▶ **Written problem a**: According to the article on Chuck Hagel's visit to Poland, in what year is the US missile defense system in Poland expected to come online?

▶ **Document text**:
>> Start

US secretary of state Chuck Hagel at the Tomb of the Unknown Soldier in Warsaw, Friday morning: photo - PAP/Jakub Kamiński
Asked at a joint press conference in Warsaw on Thursday evening given by the US secretary of defence and Poland’s defence minister Tomasz Siemoniak, whether the continued allegations of a CIA black site in Poland were detrimental to the Polish-US alliance, Chuck Hagel said that, “as you all know the United States government does not respond to any questions regarding those kinds of issues [but] I think the depth and the width of the relationship between Poland and the United States is such that it can withstand any testing or questioning that may jeopardize that relationship”.
Chuck Hagel’s two-day visit to Poland comes after the Washington Post reported last week that CIA operatives handed over 15 million dollars in cash to Polish intelligence officers when setting up the alleged ‘black site’ in north east Poland, where terrorist suspects were held and tortured in 2002 and 2003.
Hagel thanked Poland for support in Iraq and Afghanistan and looked forward to a "new era of defence cooperation".
"The United States is firmly committed to deploying a US missile defense system in Poland. We look forward to this system coming online in 2018 as part of phase III of the European Phase Adaptive Approach," Chuck Hagel said.
Hagel referred to his visit to the Powidz Air Base on Friday, where a small unit of American troops are stationed alongside F-16s, as "a groundbreaking joint aviation detachment is located. Where our American and Polish airmen are training and working side by side every day."
Chuck Hagel with Prime Minister Donald Tusk, Friday: photo -PAP/Jakub Kamiński
The missiles, troops and F-16s send "a message that the United States remained committed -- remains committed to the European and Polish defense," Hagel added.

>> End

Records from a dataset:
>> Start

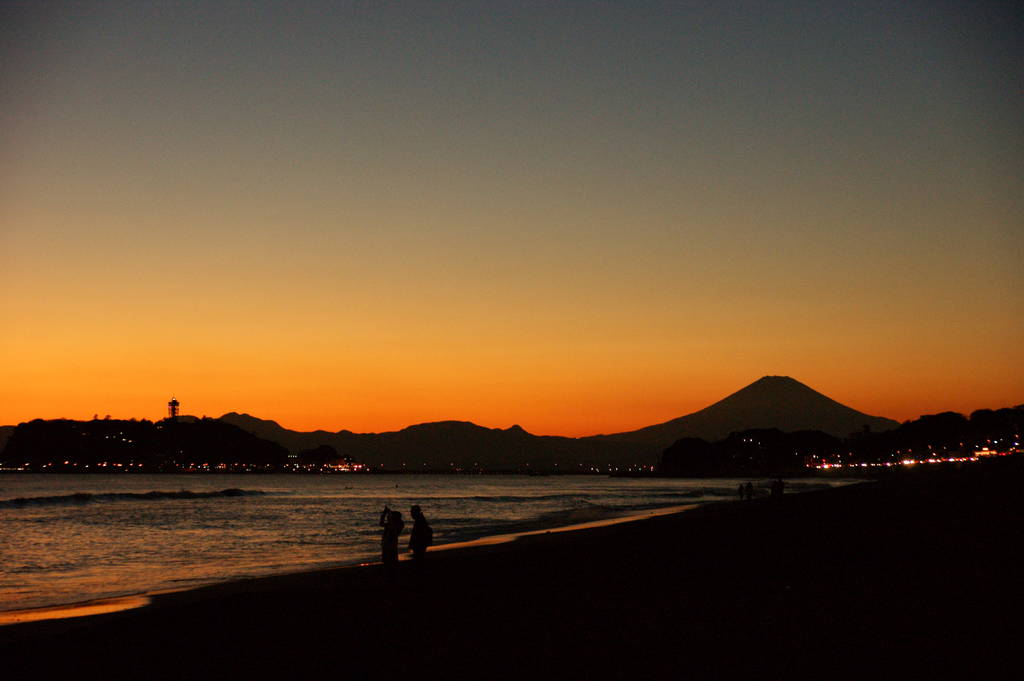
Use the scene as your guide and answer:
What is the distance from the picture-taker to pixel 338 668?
988 cm

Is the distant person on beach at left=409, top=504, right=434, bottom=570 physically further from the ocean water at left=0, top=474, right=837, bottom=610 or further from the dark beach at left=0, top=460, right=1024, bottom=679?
the ocean water at left=0, top=474, right=837, bottom=610

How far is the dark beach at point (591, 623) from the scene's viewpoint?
9695 mm

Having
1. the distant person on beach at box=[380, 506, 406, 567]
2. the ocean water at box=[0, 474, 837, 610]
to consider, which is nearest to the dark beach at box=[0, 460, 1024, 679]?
the distant person on beach at box=[380, 506, 406, 567]

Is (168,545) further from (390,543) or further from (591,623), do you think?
(591,623)

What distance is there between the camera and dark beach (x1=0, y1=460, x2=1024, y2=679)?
9.70 meters

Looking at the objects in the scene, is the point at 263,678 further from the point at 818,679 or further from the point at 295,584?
the point at 295,584

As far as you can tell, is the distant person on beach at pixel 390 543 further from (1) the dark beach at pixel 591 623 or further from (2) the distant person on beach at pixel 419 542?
(1) the dark beach at pixel 591 623

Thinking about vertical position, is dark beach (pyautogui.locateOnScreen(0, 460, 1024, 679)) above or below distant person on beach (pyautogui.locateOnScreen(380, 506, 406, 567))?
below

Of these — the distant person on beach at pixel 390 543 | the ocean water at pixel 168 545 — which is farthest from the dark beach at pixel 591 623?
the ocean water at pixel 168 545

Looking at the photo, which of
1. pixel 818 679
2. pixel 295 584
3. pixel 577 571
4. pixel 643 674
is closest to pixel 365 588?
pixel 295 584

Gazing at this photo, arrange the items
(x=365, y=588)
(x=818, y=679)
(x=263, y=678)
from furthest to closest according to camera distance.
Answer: (x=365, y=588) → (x=263, y=678) → (x=818, y=679)

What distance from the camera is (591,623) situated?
12.1 meters

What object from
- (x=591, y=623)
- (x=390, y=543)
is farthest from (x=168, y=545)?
(x=591, y=623)

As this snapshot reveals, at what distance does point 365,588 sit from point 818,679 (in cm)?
1064
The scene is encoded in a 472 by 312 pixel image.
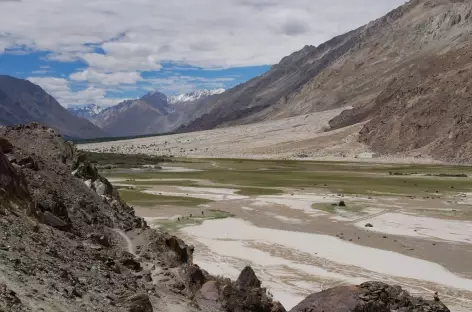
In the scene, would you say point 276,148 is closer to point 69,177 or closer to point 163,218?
point 163,218

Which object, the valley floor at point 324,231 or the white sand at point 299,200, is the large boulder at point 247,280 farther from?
the white sand at point 299,200

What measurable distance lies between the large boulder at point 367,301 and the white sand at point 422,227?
20559 millimetres

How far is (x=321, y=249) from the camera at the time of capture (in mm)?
31094

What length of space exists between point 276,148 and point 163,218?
131645 millimetres

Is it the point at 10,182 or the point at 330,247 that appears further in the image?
the point at 330,247

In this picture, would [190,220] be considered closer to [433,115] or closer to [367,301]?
[367,301]

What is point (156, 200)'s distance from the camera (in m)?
54.0

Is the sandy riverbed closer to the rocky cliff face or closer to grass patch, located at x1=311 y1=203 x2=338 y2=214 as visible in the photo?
grass patch, located at x1=311 y1=203 x2=338 y2=214

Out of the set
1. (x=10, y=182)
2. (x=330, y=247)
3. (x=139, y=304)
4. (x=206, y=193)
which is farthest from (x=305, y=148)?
(x=139, y=304)

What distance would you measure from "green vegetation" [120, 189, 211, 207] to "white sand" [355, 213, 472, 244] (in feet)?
61.5

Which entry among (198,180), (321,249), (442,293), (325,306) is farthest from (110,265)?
(198,180)

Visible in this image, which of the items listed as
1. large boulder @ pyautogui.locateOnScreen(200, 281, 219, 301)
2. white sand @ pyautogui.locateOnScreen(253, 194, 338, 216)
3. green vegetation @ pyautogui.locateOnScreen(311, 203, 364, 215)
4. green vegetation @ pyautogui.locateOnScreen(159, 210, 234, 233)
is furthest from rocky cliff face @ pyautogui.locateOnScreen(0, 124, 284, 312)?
white sand @ pyautogui.locateOnScreen(253, 194, 338, 216)

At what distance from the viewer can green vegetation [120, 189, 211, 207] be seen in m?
→ 51.4

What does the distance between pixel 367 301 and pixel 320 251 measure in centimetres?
1639
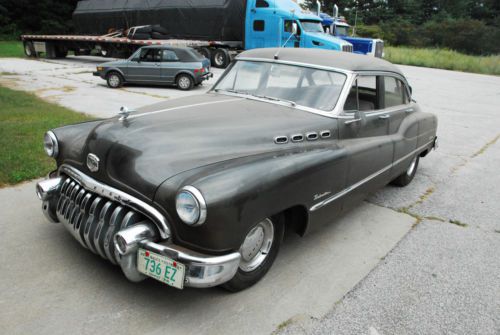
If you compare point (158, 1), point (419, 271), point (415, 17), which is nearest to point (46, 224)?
point (419, 271)

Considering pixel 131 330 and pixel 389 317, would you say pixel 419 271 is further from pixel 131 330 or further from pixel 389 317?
pixel 131 330

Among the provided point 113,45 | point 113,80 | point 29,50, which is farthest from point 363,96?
point 29,50

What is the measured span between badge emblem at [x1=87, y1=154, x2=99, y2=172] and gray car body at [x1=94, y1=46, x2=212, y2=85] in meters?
10.2

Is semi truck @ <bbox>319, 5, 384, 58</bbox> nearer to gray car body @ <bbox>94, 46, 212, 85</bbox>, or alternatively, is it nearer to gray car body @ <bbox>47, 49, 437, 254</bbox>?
gray car body @ <bbox>94, 46, 212, 85</bbox>

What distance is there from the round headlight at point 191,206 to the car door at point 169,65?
11172 millimetres

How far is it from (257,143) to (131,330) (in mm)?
1611

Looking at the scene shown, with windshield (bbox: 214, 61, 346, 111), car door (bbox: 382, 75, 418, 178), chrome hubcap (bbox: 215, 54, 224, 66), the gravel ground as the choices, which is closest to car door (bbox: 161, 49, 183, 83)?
chrome hubcap (bbox: 215, 54, 224, 66)

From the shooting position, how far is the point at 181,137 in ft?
10.1

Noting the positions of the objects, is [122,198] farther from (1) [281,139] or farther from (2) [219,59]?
(2) [219,59]

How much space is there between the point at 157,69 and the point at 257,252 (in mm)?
11126

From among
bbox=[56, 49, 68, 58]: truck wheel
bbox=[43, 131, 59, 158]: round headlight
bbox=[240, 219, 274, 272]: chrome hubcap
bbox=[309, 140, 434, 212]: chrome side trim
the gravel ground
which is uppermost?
bbox=[43, 131, 59, 158]: round headlight

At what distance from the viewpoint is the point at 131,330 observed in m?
2.55

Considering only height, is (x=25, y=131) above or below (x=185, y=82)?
below

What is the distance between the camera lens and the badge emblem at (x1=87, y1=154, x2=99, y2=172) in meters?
3.03
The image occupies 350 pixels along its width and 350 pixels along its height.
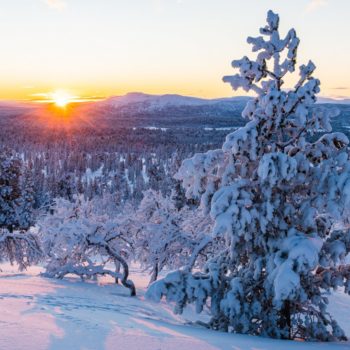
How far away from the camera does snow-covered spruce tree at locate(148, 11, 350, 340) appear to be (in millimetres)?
8984

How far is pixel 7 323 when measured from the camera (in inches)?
272

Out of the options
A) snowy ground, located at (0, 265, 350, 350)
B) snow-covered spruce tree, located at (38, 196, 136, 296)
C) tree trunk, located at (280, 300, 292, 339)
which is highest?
snowy ground, located at (0, 265, 350, 350)

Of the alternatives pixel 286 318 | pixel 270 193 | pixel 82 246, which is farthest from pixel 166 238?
pixel 270 193

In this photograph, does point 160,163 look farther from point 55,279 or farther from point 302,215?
point 302,215

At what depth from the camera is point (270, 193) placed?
9.11 metres

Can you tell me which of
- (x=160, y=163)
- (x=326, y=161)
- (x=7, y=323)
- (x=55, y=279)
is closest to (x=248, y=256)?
(x=326, y=161)

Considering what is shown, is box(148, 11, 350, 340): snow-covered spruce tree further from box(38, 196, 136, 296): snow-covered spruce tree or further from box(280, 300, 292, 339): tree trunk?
box(38, 196, 136, 296): snow-covered spruce tree

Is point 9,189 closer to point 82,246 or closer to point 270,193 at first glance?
point 82,246

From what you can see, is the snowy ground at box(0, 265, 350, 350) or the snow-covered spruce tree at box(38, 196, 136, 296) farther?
the snow-covered spruce tree at box(38, 196, 136, 296)

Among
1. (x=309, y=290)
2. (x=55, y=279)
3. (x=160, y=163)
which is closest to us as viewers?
(x=309, y=290)

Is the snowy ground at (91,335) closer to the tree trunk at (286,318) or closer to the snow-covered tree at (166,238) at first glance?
the tree trunk at (286,318)

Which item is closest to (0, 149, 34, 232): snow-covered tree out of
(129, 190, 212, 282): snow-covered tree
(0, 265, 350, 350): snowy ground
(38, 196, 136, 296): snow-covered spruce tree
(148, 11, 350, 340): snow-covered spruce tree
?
(38, 196, 136, 296): snow-covered spruce tree

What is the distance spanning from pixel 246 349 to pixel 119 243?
15756 millimetres

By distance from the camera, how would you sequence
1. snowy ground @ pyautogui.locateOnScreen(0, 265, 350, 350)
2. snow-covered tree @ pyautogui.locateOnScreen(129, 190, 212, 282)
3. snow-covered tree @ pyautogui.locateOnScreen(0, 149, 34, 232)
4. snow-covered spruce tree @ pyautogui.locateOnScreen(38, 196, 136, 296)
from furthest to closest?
snow-covered tree @ pyautogui.locateOnScreen(0, 149, 34, 232) < snow-covered tree @ pyautogui.locateOnScreen(129, 190, 212, 282) < snow-covered spruce tree @ pyautogui.locateOnScreen(38, 196, 136, 296) < snowy ground @ pyautogui.locateOnScreen(0, 265, 350, 350)
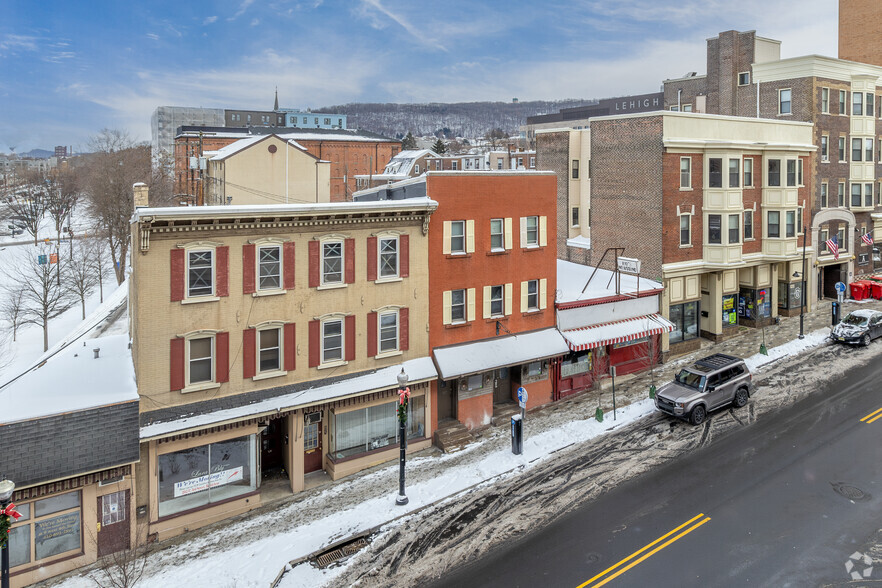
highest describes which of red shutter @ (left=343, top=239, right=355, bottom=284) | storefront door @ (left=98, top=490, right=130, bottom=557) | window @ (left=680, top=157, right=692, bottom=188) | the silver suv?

>> End

▶ **Written problem b**: Repeat the lines from the records, beginning at the line that contains "How far is the dark" and stopping after the line that contains "9.70 meters".

▶ **Task solution a**: 2018

▶ **Task solution b**:
How far is the dark beach at point (591, 623) from the scene's viewpoint?
9695 mm

Having
1. the distant person on beach at box=[380, 506, 406, 567]
2. the ocean water at box=[0, 474, 837, 610]
to consider, which is nearest to the dark beach at box=[0, 460, 1024, 679]?
the distant person on beach at box=[380, 506, 406, 567]

Is (168,545) further from (390,543) or further from (591,623), do you think?
(591,623)

What distance is there between the camera and dark beach (x1=0, y1=460, x2=1024, y2=679)?
9.70 meters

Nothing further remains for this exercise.